Eating disorder treatment can be extremely difficult, but a team of scientists has developed a breakthrough technique for healing patients with severe anorexia nervosa - a brain implant that gradually stimulates normal appetite and lifts mood.

This is the first time the brain implant treatment has been tried on severely anorexic patients, and suggests that other mental illnesses like eating disorders might be treated similarly.

Six patients, all women with severe anorexia nervosa aged 24 to 57, were in such poor health that they agreed to enroll in the risky treatment pilot study at the Krembil Neuroscience Centre in Toronto, Canada.

None of them had responded to previous eating disorder treatments, and all were at a high risk of dying of the illness. One of the patients suffered from anorexia symptoms for 37 years, and four of them had been admitted to the hospital more than 10 times. All of them except one also suffered from psychiatric conditions like major depression and obsessive-compulsive disorder.

Researchers say that the study results, published in the medical journal The Lancet on March 6, "give hope to patients with especially pernicious forms of the disorder and their families."

The study, entitled "Deep Brain Stimulation of the Subcallosal Cingulate Area for Treatment-Refractory Anorexia Nervosa: A Phase I Pilot Trial," is a collaboration among University of Toronto researchers including neurosurgery resident Dr. Nir Lipsman; neurosurgeon Dr. Andres Lozano, whose lab pioneered early deep brain stimulation (DBS) research; and Dr. Blake Woodside, medical director of Canada's largest eating disorders program at the Toronto General Hospital.

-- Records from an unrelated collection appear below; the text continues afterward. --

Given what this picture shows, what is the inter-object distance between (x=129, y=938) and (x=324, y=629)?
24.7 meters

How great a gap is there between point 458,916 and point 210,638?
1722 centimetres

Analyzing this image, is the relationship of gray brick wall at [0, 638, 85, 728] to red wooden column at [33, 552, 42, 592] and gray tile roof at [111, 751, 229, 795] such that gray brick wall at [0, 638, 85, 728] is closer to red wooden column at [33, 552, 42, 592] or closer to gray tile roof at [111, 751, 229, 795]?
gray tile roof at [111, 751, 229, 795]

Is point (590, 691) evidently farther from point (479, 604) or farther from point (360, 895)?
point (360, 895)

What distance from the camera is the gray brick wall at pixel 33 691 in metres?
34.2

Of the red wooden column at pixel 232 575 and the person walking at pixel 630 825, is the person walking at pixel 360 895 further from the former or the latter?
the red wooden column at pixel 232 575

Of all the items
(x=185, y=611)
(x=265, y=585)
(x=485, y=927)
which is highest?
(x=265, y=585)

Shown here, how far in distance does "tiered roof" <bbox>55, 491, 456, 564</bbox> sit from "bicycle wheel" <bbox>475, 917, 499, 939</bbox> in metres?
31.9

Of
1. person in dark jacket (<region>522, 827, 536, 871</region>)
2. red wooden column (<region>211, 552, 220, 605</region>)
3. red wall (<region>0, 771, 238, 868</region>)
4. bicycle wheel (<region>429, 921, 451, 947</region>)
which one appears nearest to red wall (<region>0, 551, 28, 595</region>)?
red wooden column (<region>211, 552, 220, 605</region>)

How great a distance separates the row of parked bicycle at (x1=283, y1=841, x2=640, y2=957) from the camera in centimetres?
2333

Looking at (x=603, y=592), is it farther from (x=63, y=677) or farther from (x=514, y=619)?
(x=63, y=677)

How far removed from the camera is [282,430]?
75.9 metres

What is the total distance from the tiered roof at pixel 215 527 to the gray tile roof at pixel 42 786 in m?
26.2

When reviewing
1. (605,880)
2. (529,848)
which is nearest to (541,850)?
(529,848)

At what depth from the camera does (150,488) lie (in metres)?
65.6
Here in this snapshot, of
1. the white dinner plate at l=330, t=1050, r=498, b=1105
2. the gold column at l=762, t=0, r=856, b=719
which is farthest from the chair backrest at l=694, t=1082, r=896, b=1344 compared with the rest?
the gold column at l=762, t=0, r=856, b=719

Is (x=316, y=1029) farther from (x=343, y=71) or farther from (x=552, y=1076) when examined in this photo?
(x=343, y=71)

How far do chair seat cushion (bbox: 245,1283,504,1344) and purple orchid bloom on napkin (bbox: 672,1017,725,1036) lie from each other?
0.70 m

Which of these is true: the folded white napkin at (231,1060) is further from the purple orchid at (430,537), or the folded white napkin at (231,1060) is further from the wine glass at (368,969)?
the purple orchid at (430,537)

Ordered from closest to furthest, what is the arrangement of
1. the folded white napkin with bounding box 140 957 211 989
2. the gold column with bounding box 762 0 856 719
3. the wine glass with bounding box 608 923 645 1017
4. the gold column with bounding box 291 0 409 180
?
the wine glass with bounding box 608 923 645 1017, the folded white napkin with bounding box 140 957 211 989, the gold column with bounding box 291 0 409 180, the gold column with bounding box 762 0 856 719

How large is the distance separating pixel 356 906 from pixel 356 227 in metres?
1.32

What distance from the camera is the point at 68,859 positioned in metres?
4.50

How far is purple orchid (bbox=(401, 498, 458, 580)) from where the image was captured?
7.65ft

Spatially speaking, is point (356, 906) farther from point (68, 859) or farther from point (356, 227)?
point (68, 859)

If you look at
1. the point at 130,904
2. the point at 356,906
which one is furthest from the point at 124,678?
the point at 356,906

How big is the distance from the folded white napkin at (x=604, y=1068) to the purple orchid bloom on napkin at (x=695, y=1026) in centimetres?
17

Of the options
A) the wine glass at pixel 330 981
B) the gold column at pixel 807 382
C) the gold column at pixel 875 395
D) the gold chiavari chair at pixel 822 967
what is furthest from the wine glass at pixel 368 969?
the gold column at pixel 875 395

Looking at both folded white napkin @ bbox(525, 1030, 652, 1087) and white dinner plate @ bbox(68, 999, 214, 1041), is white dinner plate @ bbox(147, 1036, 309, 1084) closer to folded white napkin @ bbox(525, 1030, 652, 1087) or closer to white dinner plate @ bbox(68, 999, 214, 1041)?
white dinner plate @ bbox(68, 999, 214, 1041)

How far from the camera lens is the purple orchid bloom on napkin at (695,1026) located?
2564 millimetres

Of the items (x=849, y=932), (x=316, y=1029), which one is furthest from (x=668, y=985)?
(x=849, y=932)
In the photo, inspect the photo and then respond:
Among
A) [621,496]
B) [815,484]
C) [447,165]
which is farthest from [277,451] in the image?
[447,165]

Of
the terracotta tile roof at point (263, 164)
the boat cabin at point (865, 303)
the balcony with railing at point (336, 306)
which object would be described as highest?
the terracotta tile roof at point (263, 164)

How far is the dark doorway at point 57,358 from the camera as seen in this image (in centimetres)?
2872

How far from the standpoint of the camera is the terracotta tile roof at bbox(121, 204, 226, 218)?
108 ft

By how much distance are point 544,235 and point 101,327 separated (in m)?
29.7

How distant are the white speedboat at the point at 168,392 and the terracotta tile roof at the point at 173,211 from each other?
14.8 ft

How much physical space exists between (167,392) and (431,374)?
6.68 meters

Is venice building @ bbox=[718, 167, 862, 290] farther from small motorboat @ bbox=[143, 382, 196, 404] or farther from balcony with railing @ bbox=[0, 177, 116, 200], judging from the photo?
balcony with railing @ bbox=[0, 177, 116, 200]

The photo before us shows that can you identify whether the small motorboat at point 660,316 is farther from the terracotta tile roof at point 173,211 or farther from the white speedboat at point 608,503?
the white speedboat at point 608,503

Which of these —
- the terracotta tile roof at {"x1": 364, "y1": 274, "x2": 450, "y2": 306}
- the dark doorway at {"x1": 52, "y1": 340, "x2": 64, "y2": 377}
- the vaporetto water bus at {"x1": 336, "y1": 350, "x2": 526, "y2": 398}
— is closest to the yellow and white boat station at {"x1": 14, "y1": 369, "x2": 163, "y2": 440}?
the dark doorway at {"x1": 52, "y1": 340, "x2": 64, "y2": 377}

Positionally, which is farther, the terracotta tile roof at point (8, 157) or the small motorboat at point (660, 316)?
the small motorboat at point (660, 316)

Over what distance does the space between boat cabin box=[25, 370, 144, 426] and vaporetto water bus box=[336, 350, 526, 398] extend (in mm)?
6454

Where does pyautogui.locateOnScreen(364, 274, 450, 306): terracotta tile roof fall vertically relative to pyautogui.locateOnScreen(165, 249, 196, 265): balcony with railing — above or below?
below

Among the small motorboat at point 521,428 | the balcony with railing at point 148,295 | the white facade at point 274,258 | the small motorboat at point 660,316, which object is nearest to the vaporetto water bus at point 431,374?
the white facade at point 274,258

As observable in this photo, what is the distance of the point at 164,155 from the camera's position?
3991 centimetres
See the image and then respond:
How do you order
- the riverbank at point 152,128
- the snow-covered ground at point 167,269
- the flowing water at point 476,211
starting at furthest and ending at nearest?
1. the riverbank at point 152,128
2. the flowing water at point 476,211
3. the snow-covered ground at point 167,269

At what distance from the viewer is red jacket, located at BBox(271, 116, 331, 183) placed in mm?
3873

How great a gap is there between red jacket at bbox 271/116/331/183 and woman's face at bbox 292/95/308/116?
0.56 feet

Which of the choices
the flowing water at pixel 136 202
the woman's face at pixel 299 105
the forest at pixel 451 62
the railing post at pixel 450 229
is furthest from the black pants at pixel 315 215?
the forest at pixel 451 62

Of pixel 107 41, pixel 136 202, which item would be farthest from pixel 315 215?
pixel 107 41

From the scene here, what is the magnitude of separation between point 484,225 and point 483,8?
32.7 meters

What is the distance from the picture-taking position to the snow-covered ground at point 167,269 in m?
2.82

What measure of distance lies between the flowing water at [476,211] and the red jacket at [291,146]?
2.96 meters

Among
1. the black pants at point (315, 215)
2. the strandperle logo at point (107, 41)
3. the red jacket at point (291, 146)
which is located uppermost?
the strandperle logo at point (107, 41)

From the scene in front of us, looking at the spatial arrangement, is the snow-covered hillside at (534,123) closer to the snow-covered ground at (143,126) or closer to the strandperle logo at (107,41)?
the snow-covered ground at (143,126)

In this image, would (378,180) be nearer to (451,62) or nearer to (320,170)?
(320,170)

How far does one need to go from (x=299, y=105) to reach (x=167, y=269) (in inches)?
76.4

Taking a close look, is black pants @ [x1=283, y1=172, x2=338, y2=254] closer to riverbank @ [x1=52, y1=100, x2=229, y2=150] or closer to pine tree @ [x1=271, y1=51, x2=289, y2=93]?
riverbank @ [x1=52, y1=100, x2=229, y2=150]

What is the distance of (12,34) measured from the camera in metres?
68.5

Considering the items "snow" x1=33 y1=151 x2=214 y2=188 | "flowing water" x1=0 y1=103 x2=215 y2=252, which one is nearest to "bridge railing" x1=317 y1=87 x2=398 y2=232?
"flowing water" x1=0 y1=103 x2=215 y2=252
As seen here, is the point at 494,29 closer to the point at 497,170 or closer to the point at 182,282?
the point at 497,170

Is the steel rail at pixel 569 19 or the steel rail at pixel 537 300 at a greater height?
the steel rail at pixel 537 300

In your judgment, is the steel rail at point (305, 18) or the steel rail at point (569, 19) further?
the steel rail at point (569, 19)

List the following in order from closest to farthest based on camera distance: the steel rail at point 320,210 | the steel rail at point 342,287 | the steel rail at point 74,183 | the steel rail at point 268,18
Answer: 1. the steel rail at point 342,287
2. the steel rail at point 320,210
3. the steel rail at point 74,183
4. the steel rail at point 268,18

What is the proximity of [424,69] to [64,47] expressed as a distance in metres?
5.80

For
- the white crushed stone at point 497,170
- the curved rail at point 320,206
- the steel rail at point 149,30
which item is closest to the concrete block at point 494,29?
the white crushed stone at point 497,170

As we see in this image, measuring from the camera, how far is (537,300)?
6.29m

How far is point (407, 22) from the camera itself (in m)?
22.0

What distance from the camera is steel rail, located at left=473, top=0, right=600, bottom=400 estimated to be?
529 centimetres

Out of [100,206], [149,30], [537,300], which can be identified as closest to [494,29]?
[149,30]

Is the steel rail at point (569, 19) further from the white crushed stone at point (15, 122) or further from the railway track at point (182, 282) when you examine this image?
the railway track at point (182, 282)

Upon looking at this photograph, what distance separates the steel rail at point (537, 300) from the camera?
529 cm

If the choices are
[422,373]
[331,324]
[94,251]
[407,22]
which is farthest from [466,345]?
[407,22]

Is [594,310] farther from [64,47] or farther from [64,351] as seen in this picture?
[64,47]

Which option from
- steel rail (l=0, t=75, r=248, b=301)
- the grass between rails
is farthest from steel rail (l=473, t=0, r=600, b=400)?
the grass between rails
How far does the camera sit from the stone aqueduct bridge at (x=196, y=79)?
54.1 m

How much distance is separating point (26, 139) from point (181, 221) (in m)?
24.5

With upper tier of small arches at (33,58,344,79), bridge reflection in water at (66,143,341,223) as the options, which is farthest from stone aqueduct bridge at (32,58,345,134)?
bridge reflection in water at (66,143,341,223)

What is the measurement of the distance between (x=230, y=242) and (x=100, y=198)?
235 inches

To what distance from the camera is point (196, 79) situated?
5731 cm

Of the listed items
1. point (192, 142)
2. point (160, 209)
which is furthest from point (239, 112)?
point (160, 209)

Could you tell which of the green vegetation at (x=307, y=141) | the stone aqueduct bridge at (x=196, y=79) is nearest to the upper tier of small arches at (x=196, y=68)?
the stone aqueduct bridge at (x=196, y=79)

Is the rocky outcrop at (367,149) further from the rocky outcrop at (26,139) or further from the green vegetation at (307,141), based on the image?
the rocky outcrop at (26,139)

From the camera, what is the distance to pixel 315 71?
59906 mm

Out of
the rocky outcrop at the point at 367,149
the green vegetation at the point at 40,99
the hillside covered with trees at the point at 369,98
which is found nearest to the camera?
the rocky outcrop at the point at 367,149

Anorexia nervosa is a mental illness that affects 1 to 2 percent of the population, with one out of every 100 American women and one out 400 men suffering from the eating disorder.

It involves an intense fear of weight gain and distorted body image that leads to severe self-restriction of food intake and dramatic loss of body weight. Anorexia symptoms include depression, fatigue, insomnia, thinning hair, the growth of downy hair that covers the body, absence of menstruation in women, and dehydration.

It has the highest mortality rate of any mental illness, with 18 to 20 percent of those who suffer dying of anorexia symptoms within 20 years.

Since anorexia usually begins in adolescence, when the brain is still developing, the effects of chronic starvation cause reinforcing brain damage that makes the condition even more difficult to treat - only 30 to 40 percent of those who suffer ever fully recover.

The goal of eating disorder treatment for anorexia symptoms is not only to promote weight gain, but to lift mood enough that patients will not relapse after reaching a healthy target weight.

"There is an urgent need for additional therapies to help those suffering from severe anorexia," said Dr. Woodside in a statement. "Eating disorders have the highest death rate of any mental illness and more and more women are dying from anorexia. Any treatment that could potentially change the natural course of this illness is not just offering hope but saving the lives for those that suffer from the extreme form of this condition."

The researchers based their brain implant eating disorder treatment on previous uses of deep brain stimulation (DBS), which has been used for decades to treat extreme cases of brain conditions like severe depression, obsessive-compulsive disorder, and Parkinson's disease.

The DBS technique involved drilling holes in the skull while patients were under local anesthetic, then inserting a "brain pacemaker" electrode deep inside brain regions that promote appetite and lift mood. The brain implant was programmed to emit tiny electrical impulses that stimulate surrounding neurons.

The brain implant surgery was conducted while patients were awake, which allowed surgeons to get sensory and emotional feedback from the patients during the process to make sure the electrodes were stimulating the correct brain region.

After placement in the appropriate part of the brain, the electrode brain implant was connected to a "pacemaker" device that was inserted under the skin near the collar bone while patients were under general anesthesia.

Ten days after the surgery, the pacemaker was turned on and began to deliver periodic electric pulses to the brain implant in the subcallosal cingulate cortex, an area implicated as a target for deep brain stimulation in severe depression.

The patients were observed for months after surgery, and after nine months, three of the six patients had experienced their longest period of weight gain since the onset of their anorexia nervosa. None of the six lost any weight, and most reported a significantly better mood and quality of life, with reduced anorexia symptoms like depression, eating disorder rituals, and intense food and weight preoccupations.

Two of them were able to successfully complete an inpatient eating disorder treatment program for the first time after the surgery.

The positive effects of the DBS eating disorder treatment were much more dramatic than expected. Though the brain implant is still an experimental treatment, the researchers believe it can help treat other extreme cases of anorexia nervosa and help researchers better understand the disorder's development.

"We are truly ushering in a new of era of understanding of the brain and the role it can play in certain neurological disorders," said Dr. Lozano. "By pinpointing and correcting the precise circuits in the brain associated with the symptoms of some of these conditions, we are finding additional options to treat these illnesses."